Predicting Chemical Safety for Drug Discovery

Experimental Science Aug 27, 2019

The ability to forecast the success of new therapeutic drug is crucial to minimise attrition rates and to reduce costs and time spent in pharma R&D. How can we tap into the diversity of biomedical big data to gain useful insights in the different stages of drug discovery? Harnessing advanced computational resources and applying artificial intelligence (AI), especially machine learning and deep learning, in several stages of drug discovery is one approach that is gaining increased attention.

If you think that AI and ML are new fields, think again! They have been applied for decades in different domains, from playing chess to natural language processing. However, we have recently seen a lot of use cases in biomedicine and translational research. This is mainly due to advances in hardware, which enables new software approaches (e.g., deep learning), and availability of large volume of biomedical data amenable for training machine learning models.

I have recently joined Open Targets after completing my PhD at King Abdullah University of Science and Technology (KAUST), and in this blog post, I will highlight my previous work using ML in drug safety assessment during preclinical stages.


Drug Toxicity
We can define toxicity is a measure of any undesirable or adverse effects of chemical compounds. Specific types of these adverse effects are called toxicity endpoints, such as carcinogenicity or genotoxicity, and can be quantitative (e.g., LD50: lethal dose to 50% of tested individuals) or qualitative, including binary (e.g., toxic or non‐toxic) or ordinal (e.g., low, moderate, or high toxicity) endpoints.

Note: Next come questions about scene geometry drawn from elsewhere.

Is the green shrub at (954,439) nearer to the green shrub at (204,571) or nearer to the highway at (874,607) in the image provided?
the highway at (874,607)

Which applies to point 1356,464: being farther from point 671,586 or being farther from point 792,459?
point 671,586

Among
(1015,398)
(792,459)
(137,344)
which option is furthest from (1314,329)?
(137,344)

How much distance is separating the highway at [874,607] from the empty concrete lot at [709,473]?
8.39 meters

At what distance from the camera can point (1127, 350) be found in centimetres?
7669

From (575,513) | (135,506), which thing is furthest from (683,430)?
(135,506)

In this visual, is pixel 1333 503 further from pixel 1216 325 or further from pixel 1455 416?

Toxicity testing is a crucial step in drug discovery. Unfortunately, toxicity testing does not come cheap when the global in vitro testing market expected to reach $8 billion by 2023. Can we strike the right balance between the importance and costs of drug toxicity? How can we reduce the costs of toxicity testing and at the same time provide more accurate predictions to tackle attrition in clinical trials? One way we can address these challenges is to apply computational methods which will

  • Improve toxicity prediction and safety assessment
  • Reduce the need for animal testing
  • Guide toxicity tests to prioritise chemicals for drug development


Predicting Drug Toxicity
Mathematical models have been applied for assessing compound toxicity since as early as 1935. Since then, we have seen a dramatic improvement of computational tools for gathering, modeling, simulating, and visualising toxicity data. We now have several methods to generate toxicity prediction models at our disposal.

Current in silico toxicology methods (e.g., QSAR, read across, and dose-response models) use compound feature vectors to predict compund toxicity. These methods aim at developing models to predict only one single toxicity endpoint, so we need to generate one model for each endpoint. This is a laborious and computationally intensive process when the number of toxicity endpoints is large. Additionally, the single toxicity endpoint approach lacks the ability to take into account possible correlations between toxicity endpoints. There is strong evidence of correlations between toxicity endpoints as demonstrated by FDA studies on rodents. For example, gene mutation, DNA damage, clastogenicity, and reproductive toxicity endpoints correlate with carcinogenicity.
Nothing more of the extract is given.